## start SELECTED EXTRACT

Getting the raceday outfit sorted the night before the race was more challenging than anticipated.
I charged manically around the apartment pulling boxes from shelves, routing through drawers and emptying out handbags and backpacks. “WHO DOESN’T PROVIDE SAFETY PINS?!” I yelled in Dan’s general direction, not expecting an answer.
Safety pin number 1 located in my makeup drawer. Probably shoved in there having removed it from a Reiss or Whistles purchase, or another shop thoughtful enough to use safety pins instead of those horrible plastic things I always worry about breaking my teeth on.
Safety pin 2 located in the top drawer of my bedside table, hiding under a receipt-mountain and a collection of completely useless loyalty cards for shops on the other side of the planet.
Dan gets all the credit for locating safety pin 3. It had been hiding in the bottom of his man-drawer.
Three safety pins for two race bibs, at 9PM on a Saturday night. I was freaking out.
I did what every good runner does and took to social media to find out whether the Sydney Morning Herald had screwed over anyone else with a safety-pin-less-race-pack. Yes, it seems they had; apparently there was some kind of safety pin drought.
I donned my nike frees and legged it down to Woolies to continue the safety pin search. Ten dollars and ten minutes later, I was the relieved owner of a mini-sewing kit containing an extra two pins. I could make this work.
Raceday morning. Dan, five safety pins and I, jogged the five minutes from our home in Woolloomooloo up to the SMH Half Marathon start line. It was a beautiful autumn morning; the air was cool and the sun was coming up but it was overcast. Perfect half marathon conditions. We warmed up in our starting pen with a friendly Scot who kindly donated an extra safety pin to me, having heard my tale of haberdashery-woe.
At the start line I knew the spin and body pump classes had been working; I felt stronger than ever and so ready to race. I was going to stick to my plan of running around a 5:30 pace, which would result in a new PB of sub 1:58.

## end SELECTED EXTRACT
## start DATA EXTRACT

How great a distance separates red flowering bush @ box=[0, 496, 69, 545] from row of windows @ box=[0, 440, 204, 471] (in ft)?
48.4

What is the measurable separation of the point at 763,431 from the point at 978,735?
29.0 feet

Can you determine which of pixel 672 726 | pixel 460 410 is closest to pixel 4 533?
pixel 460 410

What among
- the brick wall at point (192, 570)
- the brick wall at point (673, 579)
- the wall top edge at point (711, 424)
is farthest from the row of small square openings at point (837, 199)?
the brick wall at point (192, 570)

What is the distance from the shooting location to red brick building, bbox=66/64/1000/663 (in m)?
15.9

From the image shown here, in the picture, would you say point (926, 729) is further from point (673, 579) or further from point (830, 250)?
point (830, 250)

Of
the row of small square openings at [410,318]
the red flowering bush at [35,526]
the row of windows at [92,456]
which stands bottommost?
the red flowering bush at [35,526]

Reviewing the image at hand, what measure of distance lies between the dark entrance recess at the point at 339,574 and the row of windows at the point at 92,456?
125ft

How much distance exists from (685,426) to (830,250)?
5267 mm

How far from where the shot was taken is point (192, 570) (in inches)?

## end DATA EXTRACT
## start DATA EXTRACT

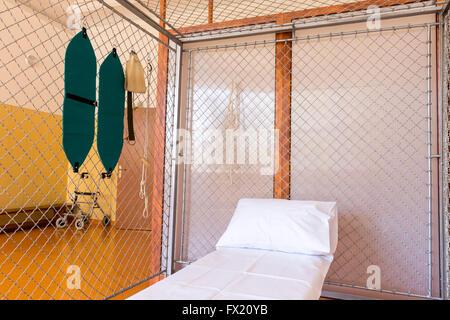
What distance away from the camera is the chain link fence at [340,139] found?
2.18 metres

## end DATA EXTRACT
## start DATA EXTRACT

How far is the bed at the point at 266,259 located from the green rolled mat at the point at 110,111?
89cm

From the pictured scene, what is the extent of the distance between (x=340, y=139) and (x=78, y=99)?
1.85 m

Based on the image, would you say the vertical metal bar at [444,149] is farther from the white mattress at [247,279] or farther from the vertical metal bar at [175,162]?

## end DATA EXTRACT

STATED GOAL 1: From the account of the half-marathon morning, reproduce word for word the passage that begins with the words containing "I donned my" and ends with "tale of haberdashery-woe.".
STATED GOAL 2: In the half-marathon account, how much did the mini-sewing kit bought at Woolies cost?

TASK ANSWER 1:
I donned my nike frees and legged it down to Woolies to continue the safety pin search. Ten dollars and ten minutes later, I was the relieved owner of a mini-sewing kit containing an extra two pins. I could make this work.
Raceday morning. Dan, five safety pins and I, jogged the five minutes from our home in Woolloomooloo up to the SMH Half Marathon start line. It was a beautiful autumn morning; the air was cool and the sun was coming up but it was overcast. Perfect half marathon conditions. We warmed up in our starting pen with a friendly Scot who kindly donated an extra safety pin to me, having heard my tale of haberdashery-woe.

TASK ANSWER 2: Ten dollars.